¿Cómo irrumpen las tendencias separatistas?, ¿habrá muchas dificultades para promover el secesionismo en un país? Las respuestas a estas acuciantes preguntas no son sencillas. Hay experiencias en uno y otro sentido. Sin embargo, ciertas condiciones pre-existentes permiten conjeturar con la posibilidad de éxito o fracaso de cualquier aventura de esta naturaleza. Es en ese contexto donde deben examinarse los más diversos esfuerzos que han proliferado en lo poco recorrido del siglo 21.

Concluida la reivindicación del proletariado y campesinado en el siglo anterior, ahora están emergiendo otras, derivadas de presuntos derechos ancestrales de las first nations. Es ahí donde aparece la infaltable mano de los demagogos para transformar un antiguo problema social latinoamericano en peligrosas aventuras de tipo separatista. Si antes se hablaba de una sociedad sin clases, ahora se esparce la creencia en recrear arcadias ancestrales.

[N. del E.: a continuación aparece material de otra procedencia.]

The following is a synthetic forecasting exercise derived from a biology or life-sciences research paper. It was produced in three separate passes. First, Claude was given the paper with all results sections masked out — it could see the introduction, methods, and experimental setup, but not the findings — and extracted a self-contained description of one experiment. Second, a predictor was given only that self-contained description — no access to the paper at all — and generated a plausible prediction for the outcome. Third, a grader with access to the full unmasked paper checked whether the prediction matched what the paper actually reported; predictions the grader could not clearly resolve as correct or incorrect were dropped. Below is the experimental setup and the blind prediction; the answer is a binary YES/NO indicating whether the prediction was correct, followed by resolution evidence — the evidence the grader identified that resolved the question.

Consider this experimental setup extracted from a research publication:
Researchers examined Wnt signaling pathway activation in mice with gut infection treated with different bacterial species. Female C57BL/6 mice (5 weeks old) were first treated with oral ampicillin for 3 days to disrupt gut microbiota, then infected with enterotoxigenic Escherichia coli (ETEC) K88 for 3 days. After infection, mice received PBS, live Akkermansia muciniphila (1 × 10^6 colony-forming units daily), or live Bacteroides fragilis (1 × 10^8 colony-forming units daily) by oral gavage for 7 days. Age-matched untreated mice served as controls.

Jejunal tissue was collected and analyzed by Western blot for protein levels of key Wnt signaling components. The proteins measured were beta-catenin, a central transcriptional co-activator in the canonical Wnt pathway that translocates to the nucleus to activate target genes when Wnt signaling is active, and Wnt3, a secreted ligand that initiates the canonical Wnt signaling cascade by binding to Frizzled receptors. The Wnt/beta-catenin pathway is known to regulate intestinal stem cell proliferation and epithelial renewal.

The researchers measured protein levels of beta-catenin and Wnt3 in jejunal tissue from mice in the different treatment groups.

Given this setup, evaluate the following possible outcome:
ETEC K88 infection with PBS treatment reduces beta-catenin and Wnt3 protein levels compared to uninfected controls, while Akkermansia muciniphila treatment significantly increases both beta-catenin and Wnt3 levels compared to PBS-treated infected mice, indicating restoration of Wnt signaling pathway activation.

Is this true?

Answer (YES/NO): NO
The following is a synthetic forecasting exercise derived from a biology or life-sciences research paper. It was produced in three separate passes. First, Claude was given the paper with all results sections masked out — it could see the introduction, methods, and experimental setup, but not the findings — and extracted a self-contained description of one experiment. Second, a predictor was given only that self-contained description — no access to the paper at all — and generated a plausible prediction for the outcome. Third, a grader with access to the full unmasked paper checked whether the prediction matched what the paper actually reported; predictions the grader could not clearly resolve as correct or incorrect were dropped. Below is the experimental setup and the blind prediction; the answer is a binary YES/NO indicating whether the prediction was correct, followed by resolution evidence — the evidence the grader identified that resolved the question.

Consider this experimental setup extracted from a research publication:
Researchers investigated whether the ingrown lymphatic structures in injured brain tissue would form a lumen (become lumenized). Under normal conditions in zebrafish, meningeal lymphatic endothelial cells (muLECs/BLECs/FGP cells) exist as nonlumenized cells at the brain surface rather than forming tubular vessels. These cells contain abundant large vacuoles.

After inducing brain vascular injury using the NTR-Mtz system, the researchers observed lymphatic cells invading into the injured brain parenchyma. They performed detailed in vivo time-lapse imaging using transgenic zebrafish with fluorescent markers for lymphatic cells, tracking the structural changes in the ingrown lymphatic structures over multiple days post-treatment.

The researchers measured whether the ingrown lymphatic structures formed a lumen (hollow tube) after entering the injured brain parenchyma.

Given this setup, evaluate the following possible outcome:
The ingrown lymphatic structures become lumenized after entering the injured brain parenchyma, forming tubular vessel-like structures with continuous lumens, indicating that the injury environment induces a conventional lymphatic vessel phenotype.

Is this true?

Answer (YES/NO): YES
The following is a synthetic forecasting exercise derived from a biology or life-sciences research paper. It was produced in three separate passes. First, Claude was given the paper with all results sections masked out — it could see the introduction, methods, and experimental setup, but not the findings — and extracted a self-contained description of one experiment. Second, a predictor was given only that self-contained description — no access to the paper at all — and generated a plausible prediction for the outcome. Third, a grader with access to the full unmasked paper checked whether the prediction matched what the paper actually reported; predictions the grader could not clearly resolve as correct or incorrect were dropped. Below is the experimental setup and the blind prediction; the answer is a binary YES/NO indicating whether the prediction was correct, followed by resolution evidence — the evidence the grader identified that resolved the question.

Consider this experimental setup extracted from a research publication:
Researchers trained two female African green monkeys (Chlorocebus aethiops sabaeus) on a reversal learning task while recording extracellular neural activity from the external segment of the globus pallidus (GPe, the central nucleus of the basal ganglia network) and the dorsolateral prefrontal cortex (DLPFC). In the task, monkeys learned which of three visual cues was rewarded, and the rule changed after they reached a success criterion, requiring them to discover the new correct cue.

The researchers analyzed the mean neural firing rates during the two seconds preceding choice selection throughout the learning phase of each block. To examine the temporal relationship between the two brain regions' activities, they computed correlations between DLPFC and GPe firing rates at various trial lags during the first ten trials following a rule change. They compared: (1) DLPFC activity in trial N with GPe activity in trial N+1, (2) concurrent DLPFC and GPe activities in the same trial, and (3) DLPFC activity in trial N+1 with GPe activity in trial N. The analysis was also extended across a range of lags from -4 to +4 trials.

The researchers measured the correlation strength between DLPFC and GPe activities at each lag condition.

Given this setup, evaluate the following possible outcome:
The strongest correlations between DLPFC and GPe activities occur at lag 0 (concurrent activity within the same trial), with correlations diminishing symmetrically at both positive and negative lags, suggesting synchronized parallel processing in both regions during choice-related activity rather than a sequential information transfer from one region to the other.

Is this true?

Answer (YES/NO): NO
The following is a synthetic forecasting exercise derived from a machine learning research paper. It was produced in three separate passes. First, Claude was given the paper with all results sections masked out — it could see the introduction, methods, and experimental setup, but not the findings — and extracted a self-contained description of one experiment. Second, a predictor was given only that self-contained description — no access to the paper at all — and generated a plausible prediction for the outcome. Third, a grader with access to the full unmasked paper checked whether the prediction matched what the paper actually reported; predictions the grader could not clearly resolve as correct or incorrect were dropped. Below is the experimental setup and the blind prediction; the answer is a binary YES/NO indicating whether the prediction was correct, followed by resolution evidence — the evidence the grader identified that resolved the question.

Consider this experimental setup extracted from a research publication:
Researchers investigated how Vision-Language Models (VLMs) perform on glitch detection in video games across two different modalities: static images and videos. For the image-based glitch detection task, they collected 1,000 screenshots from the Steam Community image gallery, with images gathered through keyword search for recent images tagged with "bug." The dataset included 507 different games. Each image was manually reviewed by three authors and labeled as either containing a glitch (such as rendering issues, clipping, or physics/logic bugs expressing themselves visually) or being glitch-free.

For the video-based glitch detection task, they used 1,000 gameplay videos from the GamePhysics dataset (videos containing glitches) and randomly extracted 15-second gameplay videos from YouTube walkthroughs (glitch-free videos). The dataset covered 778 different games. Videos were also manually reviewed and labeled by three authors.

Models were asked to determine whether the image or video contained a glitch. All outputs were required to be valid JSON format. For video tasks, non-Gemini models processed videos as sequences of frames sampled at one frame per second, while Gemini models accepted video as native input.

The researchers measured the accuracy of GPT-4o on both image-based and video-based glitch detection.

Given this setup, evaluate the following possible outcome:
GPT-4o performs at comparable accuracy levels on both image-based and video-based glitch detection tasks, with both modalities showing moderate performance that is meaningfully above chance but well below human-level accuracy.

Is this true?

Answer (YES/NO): NO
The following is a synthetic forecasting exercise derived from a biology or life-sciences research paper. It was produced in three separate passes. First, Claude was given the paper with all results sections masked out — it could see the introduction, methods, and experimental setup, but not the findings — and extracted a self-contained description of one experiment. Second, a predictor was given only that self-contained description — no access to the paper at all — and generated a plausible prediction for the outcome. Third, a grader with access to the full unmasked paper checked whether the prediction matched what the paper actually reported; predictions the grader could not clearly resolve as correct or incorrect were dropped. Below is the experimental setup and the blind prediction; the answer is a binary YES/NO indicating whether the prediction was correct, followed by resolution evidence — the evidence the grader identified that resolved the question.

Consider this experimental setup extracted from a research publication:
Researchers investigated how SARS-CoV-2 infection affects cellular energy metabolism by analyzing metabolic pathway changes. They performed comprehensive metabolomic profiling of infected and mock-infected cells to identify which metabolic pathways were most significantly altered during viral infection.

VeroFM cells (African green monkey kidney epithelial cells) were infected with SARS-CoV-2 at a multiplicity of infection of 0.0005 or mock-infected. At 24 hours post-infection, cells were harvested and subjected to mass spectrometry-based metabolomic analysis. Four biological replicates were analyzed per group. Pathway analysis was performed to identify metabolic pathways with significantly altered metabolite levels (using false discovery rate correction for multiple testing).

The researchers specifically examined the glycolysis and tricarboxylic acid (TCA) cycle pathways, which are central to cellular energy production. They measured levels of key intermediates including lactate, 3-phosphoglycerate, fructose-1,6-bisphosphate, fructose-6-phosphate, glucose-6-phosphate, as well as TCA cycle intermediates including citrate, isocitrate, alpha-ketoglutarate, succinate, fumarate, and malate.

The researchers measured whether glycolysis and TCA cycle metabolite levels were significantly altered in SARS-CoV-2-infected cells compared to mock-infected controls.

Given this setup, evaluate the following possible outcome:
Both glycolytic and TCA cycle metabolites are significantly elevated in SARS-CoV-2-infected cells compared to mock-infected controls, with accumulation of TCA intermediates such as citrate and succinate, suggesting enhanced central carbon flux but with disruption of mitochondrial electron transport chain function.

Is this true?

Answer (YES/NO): NO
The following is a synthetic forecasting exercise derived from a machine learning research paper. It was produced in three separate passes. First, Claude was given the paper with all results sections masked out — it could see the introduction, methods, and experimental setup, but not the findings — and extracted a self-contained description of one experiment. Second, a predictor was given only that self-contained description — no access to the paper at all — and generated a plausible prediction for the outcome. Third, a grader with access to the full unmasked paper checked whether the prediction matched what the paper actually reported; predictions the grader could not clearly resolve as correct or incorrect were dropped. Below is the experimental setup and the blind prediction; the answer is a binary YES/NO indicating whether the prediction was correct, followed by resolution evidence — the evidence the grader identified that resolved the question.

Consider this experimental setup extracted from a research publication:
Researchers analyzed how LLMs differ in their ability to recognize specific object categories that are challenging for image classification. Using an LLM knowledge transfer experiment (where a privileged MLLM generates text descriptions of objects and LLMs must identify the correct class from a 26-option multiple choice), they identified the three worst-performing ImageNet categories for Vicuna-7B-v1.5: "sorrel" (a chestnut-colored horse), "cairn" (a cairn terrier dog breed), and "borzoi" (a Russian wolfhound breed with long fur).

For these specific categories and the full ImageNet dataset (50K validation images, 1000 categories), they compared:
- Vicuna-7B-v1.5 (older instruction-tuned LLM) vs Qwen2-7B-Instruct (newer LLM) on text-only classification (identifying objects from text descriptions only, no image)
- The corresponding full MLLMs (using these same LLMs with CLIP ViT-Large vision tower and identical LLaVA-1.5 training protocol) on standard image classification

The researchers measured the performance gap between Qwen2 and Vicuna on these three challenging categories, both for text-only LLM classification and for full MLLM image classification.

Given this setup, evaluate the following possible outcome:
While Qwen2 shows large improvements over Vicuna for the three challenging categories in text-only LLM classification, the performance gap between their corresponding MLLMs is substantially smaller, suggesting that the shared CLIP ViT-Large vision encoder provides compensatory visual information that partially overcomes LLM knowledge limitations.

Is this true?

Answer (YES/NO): NO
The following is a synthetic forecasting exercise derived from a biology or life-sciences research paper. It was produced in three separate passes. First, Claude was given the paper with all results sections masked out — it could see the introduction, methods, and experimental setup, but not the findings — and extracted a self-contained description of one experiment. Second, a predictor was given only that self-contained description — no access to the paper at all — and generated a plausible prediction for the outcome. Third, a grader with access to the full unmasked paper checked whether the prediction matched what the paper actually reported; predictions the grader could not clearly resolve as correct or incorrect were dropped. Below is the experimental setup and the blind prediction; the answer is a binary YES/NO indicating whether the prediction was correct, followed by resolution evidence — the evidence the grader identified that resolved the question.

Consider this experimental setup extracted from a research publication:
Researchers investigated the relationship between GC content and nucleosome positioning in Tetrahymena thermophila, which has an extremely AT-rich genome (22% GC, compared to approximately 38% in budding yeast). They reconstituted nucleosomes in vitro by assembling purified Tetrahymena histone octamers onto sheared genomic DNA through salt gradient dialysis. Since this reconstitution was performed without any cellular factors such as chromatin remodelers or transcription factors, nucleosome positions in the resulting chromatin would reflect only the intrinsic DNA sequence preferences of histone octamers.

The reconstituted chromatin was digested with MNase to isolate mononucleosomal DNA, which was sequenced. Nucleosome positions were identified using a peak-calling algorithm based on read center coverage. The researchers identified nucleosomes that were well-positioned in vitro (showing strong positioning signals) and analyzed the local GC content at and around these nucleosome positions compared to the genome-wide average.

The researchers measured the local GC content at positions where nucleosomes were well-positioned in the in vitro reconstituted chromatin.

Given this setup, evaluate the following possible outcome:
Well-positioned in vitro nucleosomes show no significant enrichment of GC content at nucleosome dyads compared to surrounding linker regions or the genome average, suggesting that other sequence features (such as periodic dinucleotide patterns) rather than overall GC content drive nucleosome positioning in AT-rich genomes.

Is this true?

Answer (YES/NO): NO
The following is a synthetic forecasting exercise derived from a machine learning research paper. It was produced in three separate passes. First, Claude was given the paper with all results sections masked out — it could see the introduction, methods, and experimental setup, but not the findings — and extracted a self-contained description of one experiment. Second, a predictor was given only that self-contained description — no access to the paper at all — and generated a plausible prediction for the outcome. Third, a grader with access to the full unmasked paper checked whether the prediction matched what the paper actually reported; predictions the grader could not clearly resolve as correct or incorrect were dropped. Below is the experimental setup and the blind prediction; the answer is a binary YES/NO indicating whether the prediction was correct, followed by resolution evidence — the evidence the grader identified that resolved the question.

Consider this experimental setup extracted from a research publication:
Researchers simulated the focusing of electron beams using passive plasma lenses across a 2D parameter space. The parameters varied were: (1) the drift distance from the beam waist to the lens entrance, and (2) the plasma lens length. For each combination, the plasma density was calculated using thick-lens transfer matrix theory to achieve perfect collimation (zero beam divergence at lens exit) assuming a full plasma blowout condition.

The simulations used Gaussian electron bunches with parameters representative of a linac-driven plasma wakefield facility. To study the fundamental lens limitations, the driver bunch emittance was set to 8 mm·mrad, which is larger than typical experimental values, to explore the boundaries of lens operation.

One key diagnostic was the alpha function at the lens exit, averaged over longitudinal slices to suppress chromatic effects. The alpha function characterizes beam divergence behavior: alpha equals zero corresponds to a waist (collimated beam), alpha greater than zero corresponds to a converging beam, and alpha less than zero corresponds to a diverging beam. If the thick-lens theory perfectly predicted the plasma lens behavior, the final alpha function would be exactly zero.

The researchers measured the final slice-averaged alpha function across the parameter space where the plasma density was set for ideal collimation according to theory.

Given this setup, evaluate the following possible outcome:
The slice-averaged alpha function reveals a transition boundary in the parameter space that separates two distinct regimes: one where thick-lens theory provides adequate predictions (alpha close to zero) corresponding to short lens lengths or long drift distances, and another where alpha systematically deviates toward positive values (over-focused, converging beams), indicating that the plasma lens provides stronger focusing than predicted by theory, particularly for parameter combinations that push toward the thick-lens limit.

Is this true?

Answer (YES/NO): NO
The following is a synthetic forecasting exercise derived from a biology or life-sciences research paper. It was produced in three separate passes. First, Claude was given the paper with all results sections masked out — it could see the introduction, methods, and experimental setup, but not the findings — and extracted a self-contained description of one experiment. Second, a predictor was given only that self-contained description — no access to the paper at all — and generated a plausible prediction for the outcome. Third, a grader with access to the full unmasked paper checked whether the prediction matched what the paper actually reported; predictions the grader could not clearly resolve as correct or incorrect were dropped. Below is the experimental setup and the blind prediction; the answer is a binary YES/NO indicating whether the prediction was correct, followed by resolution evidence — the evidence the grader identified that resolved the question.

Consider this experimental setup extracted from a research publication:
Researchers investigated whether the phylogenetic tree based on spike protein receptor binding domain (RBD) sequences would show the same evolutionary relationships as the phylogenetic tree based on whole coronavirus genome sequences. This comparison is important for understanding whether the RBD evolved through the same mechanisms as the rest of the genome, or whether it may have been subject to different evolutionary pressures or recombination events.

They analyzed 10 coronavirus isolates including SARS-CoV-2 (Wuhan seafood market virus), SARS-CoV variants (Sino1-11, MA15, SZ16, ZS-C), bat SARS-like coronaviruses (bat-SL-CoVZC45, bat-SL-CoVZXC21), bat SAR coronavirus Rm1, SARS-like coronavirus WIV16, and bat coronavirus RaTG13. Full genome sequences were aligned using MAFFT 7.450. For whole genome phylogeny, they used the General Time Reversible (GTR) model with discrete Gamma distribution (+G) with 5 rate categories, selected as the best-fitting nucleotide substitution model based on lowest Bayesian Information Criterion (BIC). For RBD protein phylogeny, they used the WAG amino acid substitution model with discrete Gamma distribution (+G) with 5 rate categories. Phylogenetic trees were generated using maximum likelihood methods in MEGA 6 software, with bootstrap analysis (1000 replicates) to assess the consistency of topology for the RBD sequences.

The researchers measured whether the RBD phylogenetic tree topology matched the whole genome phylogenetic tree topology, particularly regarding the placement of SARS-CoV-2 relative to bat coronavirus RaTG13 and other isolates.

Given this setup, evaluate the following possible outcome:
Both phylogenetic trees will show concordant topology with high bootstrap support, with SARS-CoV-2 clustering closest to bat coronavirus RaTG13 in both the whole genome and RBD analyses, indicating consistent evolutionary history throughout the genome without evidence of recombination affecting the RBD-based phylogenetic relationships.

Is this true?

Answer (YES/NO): NO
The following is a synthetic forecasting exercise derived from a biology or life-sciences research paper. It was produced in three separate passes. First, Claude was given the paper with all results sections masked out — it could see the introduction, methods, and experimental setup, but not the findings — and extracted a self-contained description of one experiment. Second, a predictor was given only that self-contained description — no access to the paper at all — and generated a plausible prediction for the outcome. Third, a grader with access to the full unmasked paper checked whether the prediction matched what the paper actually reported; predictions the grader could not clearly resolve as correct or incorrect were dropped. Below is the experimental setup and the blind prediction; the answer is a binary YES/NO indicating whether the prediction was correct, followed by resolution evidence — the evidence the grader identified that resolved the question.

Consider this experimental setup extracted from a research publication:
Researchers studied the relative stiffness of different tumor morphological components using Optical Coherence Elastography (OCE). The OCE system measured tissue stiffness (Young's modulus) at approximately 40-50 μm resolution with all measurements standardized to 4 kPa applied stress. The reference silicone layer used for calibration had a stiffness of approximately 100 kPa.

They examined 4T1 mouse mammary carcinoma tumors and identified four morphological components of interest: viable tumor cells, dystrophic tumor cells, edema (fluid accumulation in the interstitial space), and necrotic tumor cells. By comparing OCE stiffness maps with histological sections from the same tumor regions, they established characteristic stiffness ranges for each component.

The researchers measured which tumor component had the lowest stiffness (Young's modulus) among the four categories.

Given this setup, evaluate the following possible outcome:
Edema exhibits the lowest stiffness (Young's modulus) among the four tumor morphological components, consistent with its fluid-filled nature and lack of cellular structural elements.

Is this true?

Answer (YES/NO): NO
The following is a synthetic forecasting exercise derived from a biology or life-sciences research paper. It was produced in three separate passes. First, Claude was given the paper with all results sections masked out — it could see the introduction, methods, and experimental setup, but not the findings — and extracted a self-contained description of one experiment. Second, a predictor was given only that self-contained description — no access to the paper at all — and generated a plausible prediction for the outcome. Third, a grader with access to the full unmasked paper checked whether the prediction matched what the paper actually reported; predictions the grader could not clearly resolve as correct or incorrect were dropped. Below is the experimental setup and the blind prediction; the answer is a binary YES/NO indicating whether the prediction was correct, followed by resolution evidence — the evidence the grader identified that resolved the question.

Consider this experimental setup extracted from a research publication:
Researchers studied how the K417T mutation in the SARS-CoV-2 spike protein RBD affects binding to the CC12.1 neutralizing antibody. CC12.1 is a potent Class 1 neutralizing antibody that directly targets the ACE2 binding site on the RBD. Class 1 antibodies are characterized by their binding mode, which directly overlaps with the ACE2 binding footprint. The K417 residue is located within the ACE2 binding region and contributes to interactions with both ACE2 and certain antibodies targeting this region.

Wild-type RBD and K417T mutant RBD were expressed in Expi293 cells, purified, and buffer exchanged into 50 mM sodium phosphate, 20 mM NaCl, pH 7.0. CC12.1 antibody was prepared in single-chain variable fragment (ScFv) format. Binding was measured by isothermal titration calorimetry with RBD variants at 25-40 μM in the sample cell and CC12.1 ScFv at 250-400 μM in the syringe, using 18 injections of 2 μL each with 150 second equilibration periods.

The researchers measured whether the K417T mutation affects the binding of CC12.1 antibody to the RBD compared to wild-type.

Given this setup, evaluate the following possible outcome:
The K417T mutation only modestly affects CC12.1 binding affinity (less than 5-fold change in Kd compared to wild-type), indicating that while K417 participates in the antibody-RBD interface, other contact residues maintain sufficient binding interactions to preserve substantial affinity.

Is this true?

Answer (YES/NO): NO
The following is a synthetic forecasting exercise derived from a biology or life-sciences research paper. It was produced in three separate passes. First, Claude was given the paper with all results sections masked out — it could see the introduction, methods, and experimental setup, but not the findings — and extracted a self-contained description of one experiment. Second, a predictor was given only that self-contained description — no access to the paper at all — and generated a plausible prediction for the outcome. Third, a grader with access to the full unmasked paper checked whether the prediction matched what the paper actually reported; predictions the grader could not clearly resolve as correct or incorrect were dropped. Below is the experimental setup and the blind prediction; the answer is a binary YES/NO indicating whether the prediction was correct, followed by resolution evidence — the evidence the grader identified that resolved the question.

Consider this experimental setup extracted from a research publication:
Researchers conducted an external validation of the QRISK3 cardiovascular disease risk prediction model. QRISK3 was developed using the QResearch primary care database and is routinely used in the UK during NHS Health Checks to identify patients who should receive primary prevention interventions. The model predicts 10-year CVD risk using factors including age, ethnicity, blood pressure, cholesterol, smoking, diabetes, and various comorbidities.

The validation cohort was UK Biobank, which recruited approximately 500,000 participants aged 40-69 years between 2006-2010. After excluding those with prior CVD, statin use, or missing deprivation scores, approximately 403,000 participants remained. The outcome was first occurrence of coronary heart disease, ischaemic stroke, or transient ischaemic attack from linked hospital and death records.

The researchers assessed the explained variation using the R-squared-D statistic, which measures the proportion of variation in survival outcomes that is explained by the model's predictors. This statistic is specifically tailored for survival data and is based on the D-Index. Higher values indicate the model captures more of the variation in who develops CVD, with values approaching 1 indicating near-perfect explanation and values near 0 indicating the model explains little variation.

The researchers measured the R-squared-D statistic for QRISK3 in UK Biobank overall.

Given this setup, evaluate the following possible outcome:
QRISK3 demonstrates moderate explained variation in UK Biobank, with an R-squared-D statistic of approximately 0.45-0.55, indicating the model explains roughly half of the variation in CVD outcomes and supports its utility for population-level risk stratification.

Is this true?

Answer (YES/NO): NO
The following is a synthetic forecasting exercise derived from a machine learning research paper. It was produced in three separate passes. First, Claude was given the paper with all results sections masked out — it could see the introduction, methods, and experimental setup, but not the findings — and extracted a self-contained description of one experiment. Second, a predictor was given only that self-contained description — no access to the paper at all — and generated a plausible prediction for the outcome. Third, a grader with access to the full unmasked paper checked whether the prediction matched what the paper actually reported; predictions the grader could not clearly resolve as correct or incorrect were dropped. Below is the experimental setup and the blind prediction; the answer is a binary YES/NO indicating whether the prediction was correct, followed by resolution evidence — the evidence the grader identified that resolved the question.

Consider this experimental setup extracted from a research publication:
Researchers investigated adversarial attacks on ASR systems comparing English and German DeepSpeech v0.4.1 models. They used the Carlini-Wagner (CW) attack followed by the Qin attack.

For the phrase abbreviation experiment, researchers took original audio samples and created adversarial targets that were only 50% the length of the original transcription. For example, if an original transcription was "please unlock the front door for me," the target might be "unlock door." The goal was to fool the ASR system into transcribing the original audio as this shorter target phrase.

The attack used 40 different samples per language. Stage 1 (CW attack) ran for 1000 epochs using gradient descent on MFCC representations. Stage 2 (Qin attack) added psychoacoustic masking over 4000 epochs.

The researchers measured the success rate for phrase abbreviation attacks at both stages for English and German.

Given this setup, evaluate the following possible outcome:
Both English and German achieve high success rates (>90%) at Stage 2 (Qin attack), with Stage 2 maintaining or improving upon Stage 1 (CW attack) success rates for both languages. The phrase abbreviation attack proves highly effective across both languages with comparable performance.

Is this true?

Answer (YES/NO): YES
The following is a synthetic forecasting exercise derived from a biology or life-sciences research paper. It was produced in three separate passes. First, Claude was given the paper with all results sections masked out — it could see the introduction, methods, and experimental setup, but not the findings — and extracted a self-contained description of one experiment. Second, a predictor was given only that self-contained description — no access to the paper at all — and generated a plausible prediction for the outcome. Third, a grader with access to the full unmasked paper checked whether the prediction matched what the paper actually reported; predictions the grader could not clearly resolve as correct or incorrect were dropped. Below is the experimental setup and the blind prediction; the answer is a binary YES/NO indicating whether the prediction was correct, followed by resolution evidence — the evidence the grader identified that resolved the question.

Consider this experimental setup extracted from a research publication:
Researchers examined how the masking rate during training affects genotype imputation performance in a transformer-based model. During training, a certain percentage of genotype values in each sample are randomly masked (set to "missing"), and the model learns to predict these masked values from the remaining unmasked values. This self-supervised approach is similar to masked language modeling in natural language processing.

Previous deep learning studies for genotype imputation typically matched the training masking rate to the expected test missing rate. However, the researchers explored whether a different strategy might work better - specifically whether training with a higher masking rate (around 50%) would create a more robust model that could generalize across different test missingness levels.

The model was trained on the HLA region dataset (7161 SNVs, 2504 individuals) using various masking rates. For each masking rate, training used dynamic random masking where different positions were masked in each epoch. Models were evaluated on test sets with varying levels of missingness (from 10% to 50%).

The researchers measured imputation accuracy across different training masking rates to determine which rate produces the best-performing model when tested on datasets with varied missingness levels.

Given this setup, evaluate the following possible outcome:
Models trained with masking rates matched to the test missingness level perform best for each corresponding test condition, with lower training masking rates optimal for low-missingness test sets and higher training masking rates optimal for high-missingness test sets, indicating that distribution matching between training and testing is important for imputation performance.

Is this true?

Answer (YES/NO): NO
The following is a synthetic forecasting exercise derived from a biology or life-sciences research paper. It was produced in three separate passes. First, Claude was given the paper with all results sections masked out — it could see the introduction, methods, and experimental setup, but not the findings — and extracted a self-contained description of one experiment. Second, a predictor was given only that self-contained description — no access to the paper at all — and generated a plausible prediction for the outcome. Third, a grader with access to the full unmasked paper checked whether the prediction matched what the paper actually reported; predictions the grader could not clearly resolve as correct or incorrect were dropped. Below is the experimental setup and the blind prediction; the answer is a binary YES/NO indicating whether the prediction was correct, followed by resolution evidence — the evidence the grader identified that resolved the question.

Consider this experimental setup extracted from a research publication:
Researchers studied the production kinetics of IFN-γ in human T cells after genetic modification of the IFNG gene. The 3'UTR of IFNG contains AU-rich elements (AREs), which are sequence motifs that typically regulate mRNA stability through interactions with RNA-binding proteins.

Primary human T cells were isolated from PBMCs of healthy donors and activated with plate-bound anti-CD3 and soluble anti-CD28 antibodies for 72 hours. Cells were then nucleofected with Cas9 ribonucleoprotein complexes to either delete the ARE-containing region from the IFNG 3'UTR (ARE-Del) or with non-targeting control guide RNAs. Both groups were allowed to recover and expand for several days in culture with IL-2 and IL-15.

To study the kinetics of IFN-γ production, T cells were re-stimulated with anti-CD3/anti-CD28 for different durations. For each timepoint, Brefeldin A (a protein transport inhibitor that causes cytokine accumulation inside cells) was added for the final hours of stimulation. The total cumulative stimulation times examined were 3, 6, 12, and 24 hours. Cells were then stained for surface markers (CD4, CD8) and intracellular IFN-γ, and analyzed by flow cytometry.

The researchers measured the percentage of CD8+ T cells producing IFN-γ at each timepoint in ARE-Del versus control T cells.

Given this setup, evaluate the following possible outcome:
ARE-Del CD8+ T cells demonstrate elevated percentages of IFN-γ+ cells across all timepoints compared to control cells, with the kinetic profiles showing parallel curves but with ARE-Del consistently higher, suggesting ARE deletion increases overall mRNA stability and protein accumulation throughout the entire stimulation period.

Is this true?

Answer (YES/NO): YES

Premunidos de un manual de experimentos algo grotescos, se busca, por lado, la reactivación de nuevos sentimientos antiimperialistas (es decir antiestadounidenses), fraguados en círculos intelectuales latinoamericanos a lo largo del siglo 20, y, por otro, la incubación lenta, pero persistente, de una fobia nueva, poco conocida, el anti-españolismo.

Hipérbole de todo esto fue la carta enviada en 2019 por el presidente mexicano, Andrés Manuel López Obrador al rey Felipe VI exigiéndole pedir perdón por la conquista de América. Desde entonces ha venido acusando a los españoles de las cosas más inverosímiles. De haber introducido la corrupción y de haber llevado a cabo una conquista catastrófica. De paso, califica una y otra vez como “saqueos” las inversiones españolas. La virulencia de AMLO conlleva, empero, una buena dosis de inconsistencias y arrebatos. Por eso no se ruborizaría el día de mañana rezarle a la virgen de Guadalupe para que se le cumplan sus deseos anti-españoles. Por de pronto, su carta la escribió en castellano.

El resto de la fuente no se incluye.